Input data
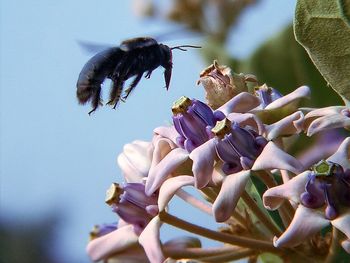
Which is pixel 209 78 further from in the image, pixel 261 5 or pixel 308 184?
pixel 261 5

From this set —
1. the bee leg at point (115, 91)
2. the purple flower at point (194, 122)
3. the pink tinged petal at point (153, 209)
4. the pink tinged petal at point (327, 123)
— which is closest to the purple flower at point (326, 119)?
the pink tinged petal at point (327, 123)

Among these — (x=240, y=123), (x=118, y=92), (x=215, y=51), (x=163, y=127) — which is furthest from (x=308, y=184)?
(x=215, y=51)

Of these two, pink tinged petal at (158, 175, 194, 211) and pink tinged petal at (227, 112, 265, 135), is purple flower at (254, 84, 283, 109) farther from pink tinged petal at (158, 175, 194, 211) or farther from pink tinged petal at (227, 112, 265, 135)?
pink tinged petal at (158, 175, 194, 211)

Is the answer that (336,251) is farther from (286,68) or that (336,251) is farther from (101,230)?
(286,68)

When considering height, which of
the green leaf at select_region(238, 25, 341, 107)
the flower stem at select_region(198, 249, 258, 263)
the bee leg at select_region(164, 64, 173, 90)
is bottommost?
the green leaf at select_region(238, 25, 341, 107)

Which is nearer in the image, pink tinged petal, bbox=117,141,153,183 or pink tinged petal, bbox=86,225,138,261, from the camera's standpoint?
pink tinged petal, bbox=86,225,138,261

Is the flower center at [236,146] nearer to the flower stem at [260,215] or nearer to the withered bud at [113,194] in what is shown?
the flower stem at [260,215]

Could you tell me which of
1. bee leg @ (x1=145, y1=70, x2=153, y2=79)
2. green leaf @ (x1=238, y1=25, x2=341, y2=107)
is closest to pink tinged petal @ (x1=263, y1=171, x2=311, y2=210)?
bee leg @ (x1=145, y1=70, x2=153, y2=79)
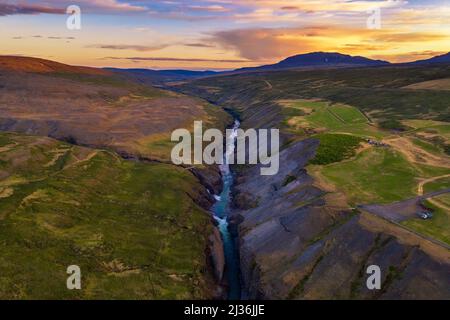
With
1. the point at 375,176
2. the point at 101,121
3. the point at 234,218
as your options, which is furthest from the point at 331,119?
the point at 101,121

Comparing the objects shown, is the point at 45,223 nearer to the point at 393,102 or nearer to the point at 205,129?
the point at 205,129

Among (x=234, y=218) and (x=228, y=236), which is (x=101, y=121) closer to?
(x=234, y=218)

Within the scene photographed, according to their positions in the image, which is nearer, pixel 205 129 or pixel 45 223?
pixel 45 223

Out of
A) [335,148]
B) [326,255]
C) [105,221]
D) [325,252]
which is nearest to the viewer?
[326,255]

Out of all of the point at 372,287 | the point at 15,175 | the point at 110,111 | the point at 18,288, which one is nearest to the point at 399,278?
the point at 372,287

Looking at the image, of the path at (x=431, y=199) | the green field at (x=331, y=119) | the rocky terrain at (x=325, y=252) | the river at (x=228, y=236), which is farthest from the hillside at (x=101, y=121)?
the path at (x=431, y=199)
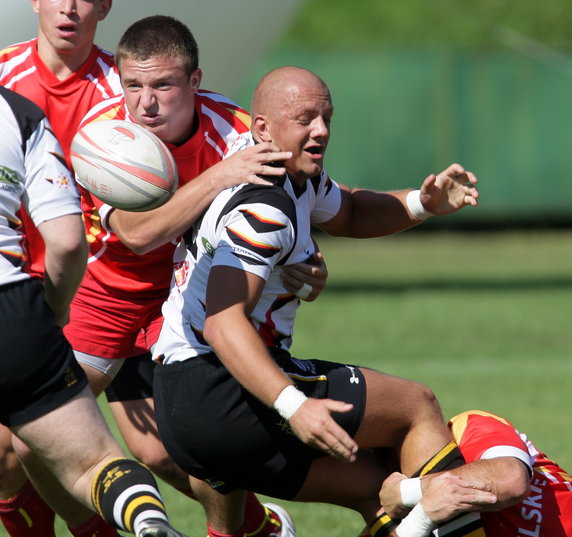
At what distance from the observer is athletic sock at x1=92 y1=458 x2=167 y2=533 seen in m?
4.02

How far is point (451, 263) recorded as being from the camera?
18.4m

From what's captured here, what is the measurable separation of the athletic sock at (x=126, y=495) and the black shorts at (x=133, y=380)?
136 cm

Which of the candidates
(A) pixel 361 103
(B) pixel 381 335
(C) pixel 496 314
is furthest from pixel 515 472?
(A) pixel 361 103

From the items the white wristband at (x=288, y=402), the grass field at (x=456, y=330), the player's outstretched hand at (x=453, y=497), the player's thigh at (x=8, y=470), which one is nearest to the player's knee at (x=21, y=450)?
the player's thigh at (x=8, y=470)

* * *

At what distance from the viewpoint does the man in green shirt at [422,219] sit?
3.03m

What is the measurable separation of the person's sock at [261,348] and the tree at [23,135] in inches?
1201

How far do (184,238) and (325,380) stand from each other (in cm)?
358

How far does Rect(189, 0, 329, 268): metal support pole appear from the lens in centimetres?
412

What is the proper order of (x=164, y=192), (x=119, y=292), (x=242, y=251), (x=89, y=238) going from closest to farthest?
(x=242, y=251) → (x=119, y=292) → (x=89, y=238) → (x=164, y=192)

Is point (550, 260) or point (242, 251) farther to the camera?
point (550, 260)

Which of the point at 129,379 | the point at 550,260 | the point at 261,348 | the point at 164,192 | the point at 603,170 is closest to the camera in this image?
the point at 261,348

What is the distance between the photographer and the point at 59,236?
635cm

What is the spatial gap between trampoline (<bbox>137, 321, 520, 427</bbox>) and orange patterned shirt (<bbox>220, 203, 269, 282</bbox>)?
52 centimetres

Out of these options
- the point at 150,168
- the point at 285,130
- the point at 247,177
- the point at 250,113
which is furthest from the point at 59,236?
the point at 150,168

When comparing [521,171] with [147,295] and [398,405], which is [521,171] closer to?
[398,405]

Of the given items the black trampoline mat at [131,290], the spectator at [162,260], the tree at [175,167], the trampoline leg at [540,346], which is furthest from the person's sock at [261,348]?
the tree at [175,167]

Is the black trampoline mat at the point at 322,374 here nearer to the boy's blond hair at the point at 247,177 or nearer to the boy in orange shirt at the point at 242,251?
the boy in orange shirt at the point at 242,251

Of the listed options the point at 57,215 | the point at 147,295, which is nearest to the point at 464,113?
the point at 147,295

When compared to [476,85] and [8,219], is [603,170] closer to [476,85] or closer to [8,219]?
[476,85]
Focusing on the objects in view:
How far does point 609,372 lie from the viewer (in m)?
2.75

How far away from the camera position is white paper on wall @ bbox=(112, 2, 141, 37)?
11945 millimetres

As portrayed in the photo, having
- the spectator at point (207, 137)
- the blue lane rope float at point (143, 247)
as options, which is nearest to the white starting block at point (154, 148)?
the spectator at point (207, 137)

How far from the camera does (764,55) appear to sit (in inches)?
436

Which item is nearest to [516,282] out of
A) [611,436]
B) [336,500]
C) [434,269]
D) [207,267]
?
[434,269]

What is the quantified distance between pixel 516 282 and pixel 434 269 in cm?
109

* * *

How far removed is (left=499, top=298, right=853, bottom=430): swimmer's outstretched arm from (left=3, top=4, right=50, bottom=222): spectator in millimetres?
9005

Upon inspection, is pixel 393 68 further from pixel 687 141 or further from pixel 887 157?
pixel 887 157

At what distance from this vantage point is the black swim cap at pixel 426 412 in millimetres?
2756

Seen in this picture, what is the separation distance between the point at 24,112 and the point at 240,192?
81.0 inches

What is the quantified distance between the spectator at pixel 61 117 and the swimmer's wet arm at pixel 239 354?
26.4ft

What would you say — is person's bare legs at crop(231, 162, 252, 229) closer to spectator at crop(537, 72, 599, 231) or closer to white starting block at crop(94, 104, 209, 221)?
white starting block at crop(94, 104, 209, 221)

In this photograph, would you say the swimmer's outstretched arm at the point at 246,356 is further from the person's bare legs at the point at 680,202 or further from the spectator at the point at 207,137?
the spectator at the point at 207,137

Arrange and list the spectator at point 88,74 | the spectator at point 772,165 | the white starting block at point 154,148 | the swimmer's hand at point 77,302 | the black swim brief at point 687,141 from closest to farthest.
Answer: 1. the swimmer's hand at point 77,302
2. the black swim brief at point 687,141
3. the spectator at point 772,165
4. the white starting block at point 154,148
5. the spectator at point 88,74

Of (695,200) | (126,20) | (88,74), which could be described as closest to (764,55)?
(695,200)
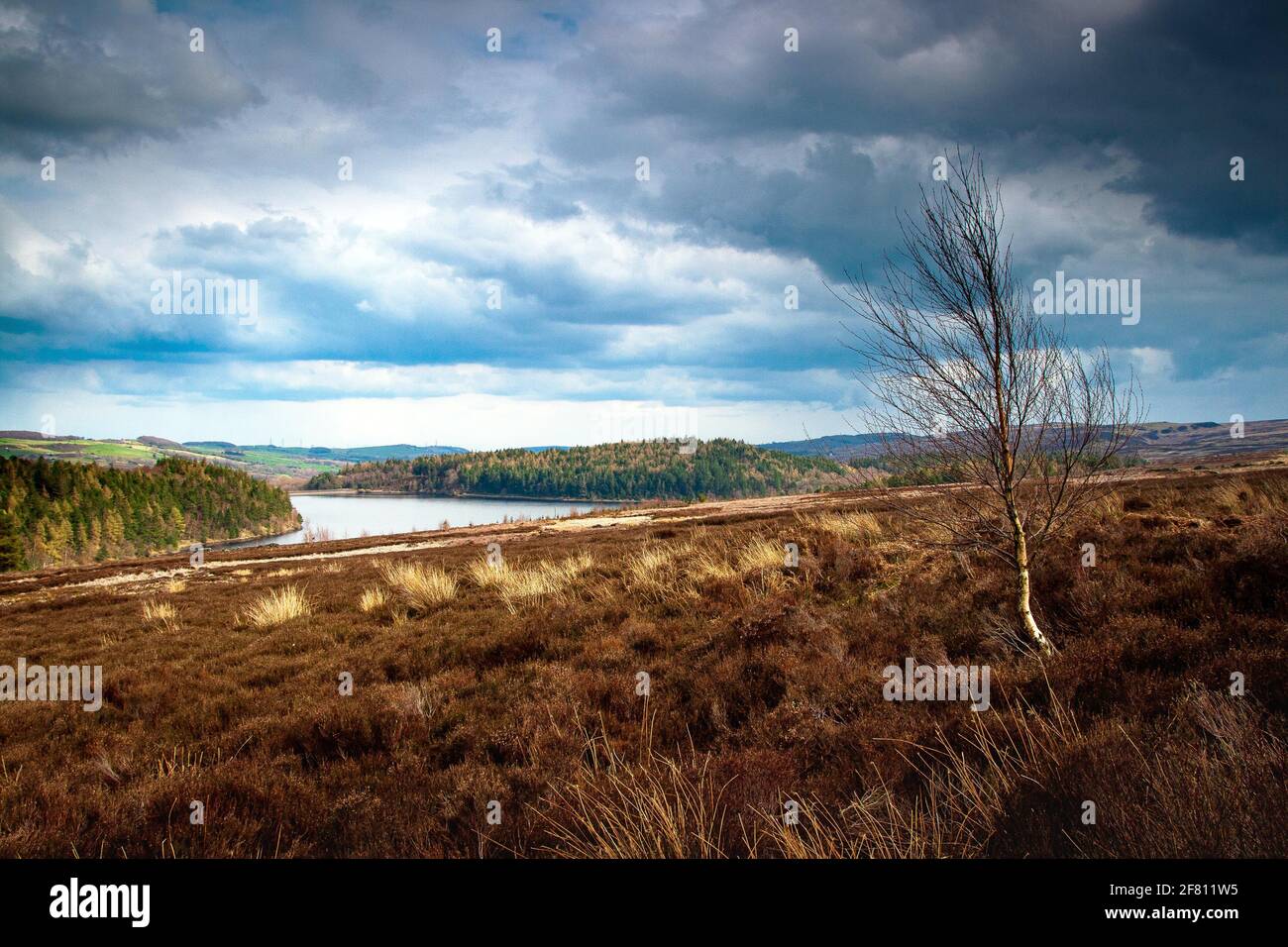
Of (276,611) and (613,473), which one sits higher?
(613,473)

Task requirements
Copy out everything from the line containing "What is the distance" down to the line containing "52 centimetres", with both of those lines included and each line reproduced word for word.

Solution to this problem
What is the distance between the photographer and the point at 59,236?
635cm

What is the spatial gap between trampoline (<bbox>137, 321, 520, 427</bbox>) and orange patterned shirt (<bbox>220, 203, 269, 282</bbox>)?
52 centimetres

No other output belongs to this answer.